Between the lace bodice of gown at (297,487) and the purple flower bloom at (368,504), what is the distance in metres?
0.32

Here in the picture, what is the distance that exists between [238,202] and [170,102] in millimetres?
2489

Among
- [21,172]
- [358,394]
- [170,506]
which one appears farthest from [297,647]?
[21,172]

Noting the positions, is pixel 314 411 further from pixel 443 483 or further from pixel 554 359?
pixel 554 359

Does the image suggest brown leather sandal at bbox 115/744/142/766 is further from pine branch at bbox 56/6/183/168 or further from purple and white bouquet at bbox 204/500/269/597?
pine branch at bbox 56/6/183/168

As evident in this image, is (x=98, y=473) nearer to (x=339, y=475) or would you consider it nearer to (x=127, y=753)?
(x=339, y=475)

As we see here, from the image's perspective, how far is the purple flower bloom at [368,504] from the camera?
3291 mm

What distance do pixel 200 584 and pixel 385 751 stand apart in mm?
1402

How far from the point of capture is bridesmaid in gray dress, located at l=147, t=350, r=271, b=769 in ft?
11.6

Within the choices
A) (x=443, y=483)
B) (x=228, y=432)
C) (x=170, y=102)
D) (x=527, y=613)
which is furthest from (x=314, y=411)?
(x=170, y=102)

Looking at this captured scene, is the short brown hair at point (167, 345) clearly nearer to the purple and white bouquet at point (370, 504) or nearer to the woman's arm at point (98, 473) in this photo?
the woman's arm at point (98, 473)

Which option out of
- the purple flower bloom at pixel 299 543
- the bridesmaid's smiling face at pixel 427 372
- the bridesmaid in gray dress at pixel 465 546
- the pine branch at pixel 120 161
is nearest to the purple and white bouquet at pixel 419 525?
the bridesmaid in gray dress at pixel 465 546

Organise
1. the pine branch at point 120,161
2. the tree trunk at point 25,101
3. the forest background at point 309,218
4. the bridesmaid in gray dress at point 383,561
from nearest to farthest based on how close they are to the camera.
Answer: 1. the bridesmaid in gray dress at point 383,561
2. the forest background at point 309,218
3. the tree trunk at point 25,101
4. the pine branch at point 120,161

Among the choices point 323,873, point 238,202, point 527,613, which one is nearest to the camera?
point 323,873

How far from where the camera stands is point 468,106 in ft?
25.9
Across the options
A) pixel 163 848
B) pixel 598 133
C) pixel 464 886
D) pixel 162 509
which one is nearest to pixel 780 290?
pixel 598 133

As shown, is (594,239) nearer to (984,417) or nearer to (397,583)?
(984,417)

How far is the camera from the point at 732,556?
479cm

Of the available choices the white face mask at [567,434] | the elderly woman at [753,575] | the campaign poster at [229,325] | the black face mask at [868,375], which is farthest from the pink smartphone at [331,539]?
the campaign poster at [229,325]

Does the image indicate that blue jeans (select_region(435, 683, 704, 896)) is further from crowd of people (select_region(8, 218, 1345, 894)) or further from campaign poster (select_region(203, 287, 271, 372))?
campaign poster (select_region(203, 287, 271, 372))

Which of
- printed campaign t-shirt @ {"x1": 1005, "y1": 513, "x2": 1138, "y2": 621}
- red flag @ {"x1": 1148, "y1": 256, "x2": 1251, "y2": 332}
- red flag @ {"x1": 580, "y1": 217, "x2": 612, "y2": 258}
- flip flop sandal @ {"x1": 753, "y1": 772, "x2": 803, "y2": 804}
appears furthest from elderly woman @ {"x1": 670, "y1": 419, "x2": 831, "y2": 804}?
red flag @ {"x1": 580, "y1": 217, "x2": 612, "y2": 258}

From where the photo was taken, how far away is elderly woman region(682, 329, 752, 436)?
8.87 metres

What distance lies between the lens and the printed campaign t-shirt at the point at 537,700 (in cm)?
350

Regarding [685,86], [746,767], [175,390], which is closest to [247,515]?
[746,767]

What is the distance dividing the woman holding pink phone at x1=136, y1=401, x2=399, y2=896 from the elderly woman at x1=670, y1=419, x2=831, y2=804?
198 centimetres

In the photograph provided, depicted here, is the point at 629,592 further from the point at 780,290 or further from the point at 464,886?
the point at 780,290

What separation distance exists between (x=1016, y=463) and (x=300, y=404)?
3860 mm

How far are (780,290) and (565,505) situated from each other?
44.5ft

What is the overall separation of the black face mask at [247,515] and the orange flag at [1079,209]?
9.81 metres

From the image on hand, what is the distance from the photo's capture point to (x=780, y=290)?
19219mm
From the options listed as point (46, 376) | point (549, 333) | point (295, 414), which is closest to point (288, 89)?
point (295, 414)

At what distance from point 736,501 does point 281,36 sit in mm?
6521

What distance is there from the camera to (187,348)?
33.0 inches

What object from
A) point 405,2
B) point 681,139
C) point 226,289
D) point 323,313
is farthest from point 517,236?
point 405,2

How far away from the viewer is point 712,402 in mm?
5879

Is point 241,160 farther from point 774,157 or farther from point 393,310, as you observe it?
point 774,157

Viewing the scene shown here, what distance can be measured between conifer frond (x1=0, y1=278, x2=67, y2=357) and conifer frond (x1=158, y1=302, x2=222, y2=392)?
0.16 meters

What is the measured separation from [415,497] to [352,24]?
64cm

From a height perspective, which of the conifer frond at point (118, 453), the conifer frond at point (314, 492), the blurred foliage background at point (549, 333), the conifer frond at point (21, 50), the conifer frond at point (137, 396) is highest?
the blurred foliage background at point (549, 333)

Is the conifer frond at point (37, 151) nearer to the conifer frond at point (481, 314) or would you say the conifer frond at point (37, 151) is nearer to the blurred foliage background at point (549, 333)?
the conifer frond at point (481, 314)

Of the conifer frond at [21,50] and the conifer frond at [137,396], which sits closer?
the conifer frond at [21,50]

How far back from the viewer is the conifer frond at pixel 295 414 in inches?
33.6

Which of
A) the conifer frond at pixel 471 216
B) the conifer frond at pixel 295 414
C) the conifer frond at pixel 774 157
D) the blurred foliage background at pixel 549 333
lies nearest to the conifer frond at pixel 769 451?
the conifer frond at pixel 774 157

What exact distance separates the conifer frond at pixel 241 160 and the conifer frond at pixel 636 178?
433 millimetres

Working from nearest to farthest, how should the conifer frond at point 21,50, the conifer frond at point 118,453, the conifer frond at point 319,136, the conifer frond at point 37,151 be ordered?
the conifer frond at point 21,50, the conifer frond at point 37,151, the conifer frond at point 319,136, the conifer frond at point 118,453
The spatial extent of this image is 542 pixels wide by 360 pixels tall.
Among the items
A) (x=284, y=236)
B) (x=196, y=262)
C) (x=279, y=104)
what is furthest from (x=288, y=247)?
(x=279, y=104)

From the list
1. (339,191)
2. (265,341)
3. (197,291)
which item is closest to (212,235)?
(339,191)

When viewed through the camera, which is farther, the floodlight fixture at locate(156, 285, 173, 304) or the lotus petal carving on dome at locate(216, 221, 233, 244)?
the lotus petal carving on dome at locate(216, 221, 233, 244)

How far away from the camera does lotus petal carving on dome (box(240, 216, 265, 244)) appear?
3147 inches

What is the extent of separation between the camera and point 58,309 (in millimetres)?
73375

**********

> [Exercise requirements]: From the records above, please extract every line and repeat it exactly.

> [Correct response]:
Between the lace bodice of gown at (297,487) and the purple flower bloom at (368,504), what is the distance in metres?
0.32

Here in the picture, what is the distance that exists between [238,202] and [170,102] in millimetres?
2489

Among
- [21,172]
- [358,394]
- [170,506]
which one appears farthest from [297,647]?
[21,172]

Noting the positions, is pixel 314 411 further from pixel 443 483 or further from pixel 554 359?
pixel 554 359

Does the image suggest brown leather sandal at bbox 115/744/142/766 is further from pine branch at bbox 56/6/183/168 or further from purple and white bouquet at bbox 204/500/269/597?
pine branch at bbox 56/6/183/168

As evident in this image, is (x=98, y=473) nearer to (x=339, y=475) or would you consider it nearer to (x=127, y=753)?
(x=339, y=475)

As we see here, from the image's perspective, how far is the purple flower bloom at [368,504] from the camera?
3291 mm

What distance do pixel 200 584 and pixel 385 751 stand apart in mm?
1402

How far from the point of capture is bridesmaid in gray dress, located at l=147, t=350, r=271, b=769 in ft?
11.6

Within the choices
A) (x=443, y=483)
B) (x=228, y=432)
C) (x=170, y=102)
D) (x=527, y=613)
which is furthest from (x=314, y=411)?
(x=170, y=102)

Looking at this captured scene, is the short brown hair at point (167, 345) clearly nearer to the purple and white bouquet at point (370, 504) or nearer to the woman's arm at point (98, 473) in this photo?
the woman's arm at point (98, 473)

Which option out of
- the purple flower bloom at pixel 299 543
- the bridesmaid's smiling face at pixel 427 372
- the bridesmaid in gray dress at pixel 465 546
- the pine branch at pixel 120 161
is nearest to the purple and white bouquet at pixel 419 525?
the bridesmaid in gray dress at pixel 465 546

Organise
1. the pine branch at point 120,161
2. the tree trunk at point 25,101
3. the forest background at point 309,218
4. the bridesmaid in gray dress at point 383,561
from nearest to farthest based on how close they are to the camera.
Answer: 1. the bridesmaid in gray dress at point 383,561
2. the forest background at point 309,218
3. the tree trunk at point 25,101
4. the pine branch at point 120,161

Among the choices point 323,873, point 238,202, point 527,613, which one is nearest to the camera?
point 323,873

How far from where the camera stands is point 468,106 in ft?
25.9
Across the options
A) pixel 163 848
B) pixel 598 133
C) pixel 464 886
D) pixel 162 509
which one is nearest to pixel 780 290?
pixel 598 133

As shown, is (594,239) nearer to (984,417) or nearer to (397,583)?
(984,417)

How far is the camera from the point at 732,556?
479cm

Of the available choices the white face mask at [567,434] | the elderly woman at [753,575] | the campaign poster at [229,325] | the black face mask at [868,375], which is farthest from the pink smartphone at [331,539]?
the campaign poster at [229,325]

Does the image indicate that blue jeans (select_region(435, 683, 704, 896)) is further from crowd of people (select_region(8, 218, 1345, 894)) or further from campaign poster (select_region(203, 287, 271, 372))?
campaign poster (select_region(203, 287, 271, 372))

Which of
- printed campaign t-shirt @ {"x1": 1005, "y1": 513, "x2": 1138, "y2": 621}
- red flag @ {"x1": 1148, "y1": 256, "x2": 1251, "y2": 332}
- red flag @ {"x1": 580, "y1": 217, "x2": 612, "y2": 258}
- flip flop sandal @ {"x1": 753, "y1": 772, "x2": 803, "y2": 804}
appears furthest from elderly woman @ {"x1": 670, "y1": 419, "x2": 831, "y2": 804}?
red flag @ {"x1": 580, "y1": 217, "x2": 612, "y2": 258}

From where the photo was taken, how far away is elderly woman region(682, 329, 752, 436)?
8.87 metres

What distance lies between the lens and the printed campaign t-shirt at the point at 537,700 (in cm)?
350

Regarding [685,86], [746,767], [175,390], which is closest to [247,515]?
[746,767]

What is the distance dividing the woman holding pink phone at x1=136, y1=401, x2=399, y2=896 from the elderly woman at x1=670, y1=419, x2=831, y2=804?
198 centimetres

In the photograph provided, depicted here, is the point at 629,592 further from the point at 780,290 or further from the point at 464,886?
the point at 780,290

What separation distance exists between (x=1016, y=463) and (x=300, y=404)?
3860 mm

How far are (780,290) and (565,505) situated from each other?
44.5ft

What is the overall separation of the black face mask at [247,515] and the orange flag at [1079,209]?
9.81 metres

From the image on hand, what is the distance from the photo's capture point to (x=780, y=290)?
19219mm
From the options listed as point (46, 376) | point (549, 333) | point (295, 414), which is closest to point (288, 89)?
point (295, 414)

At what distance from point 736,501 does point 281,36 sit in mm?
6521

What distance is there from the camera to (187,348)?
33.0 inches

What object from
A) point 405,2
B) point 681,139
C) point 226,289
D) point 323,313
is farthest from point 517,236?
point 405,2

How far away from the viewer is point 712,402 in mm?
5879

Is point 241,160 farther from point 774,157 or farther from point 393,310, as you observe it?
point 774,157

Viewing the scene shown here, what distance can be measured between conifer frond (x1=0, y1=278, x2=67, y2=357) and conifer frond (x1=158, y1=302, x2=222, y2=392)?
0.16 meters

What is the measured separation from [415,497] to [352,24]?
64cm

From a height perspective, which of the conifer frond at point (118, 453), the conifer frond at point (314, 492), the blurred foliage background at point (549, 333), the conifer frond at point (21, 50), the conifer frond at point (137, 396) is highest?
the blurred foliage background at point (549, 333)

Is the conifer frond at point (37, 151) nearer to the conifer frond at point (481, 314) or would you say the conifer frond at point (37, 151) is nearer to the blurred foliage background at point (549, 333)?
the conifer frond at point (481, 314)

Of the conifer frond at [21,50] and the conifer frond at [137,396], which sits closer?
the conifer frond at [21,50]

How far back from the viewer is the conifer frond at pixel 295 414 in inches?
33.6

Which of
A) the conifer frond at pixel 471 216
B) the conifer frond at pixel 295 414
C) the conifer frond at pixel 774 157
D) the blurred foliage background at pixel 549 333
lies nearest to the conifer frond at pixel 769 451?
the conifer frond at pixel 774 157

What exact distance separates the conifer frond at pixel 241 160 and the conifer frond at pixel 636 178?
433 millimetres

Working from nearest to farthest, how should the conifer frond at point 21,50, the conifer frond at point 118,453, the conifer frond at point 319,136, the conifer frond at point 37,151 be ordered?
the conifer frond at point 21,50, the conifer frond at point 37,151, the conifer frond at point 319,136, the conifer frond at point 118,453
The spatial extent of this image is 542 pixels wide by 360 pixels tall.
Among the items
A) (x=284, y=236)
B) (x=196, y=262)
C) (x=279, y=104)
what is furthest from (x=288, y=247)?
(x=279, y=104)

From the list
1. (339,191)
2. (265,341)
3. (197,291)
which item is closest to (212,235)?
(339,191)

When viewed through the camera, which is farther, the floodlight fixture at locate(156, 285, 173, 304) or the lotus petal carving on dome at locate(216, 221, 233, 244)?
the lotus petal carving on dome at locate(216, 221, 233, 244)

How far away from the camera does lotus petal carving on dome (box(240, 216, 265, 244)) appear?
3147 inches

What is the extent of separation between the camera and point 58,309 (in millimetres)?
73375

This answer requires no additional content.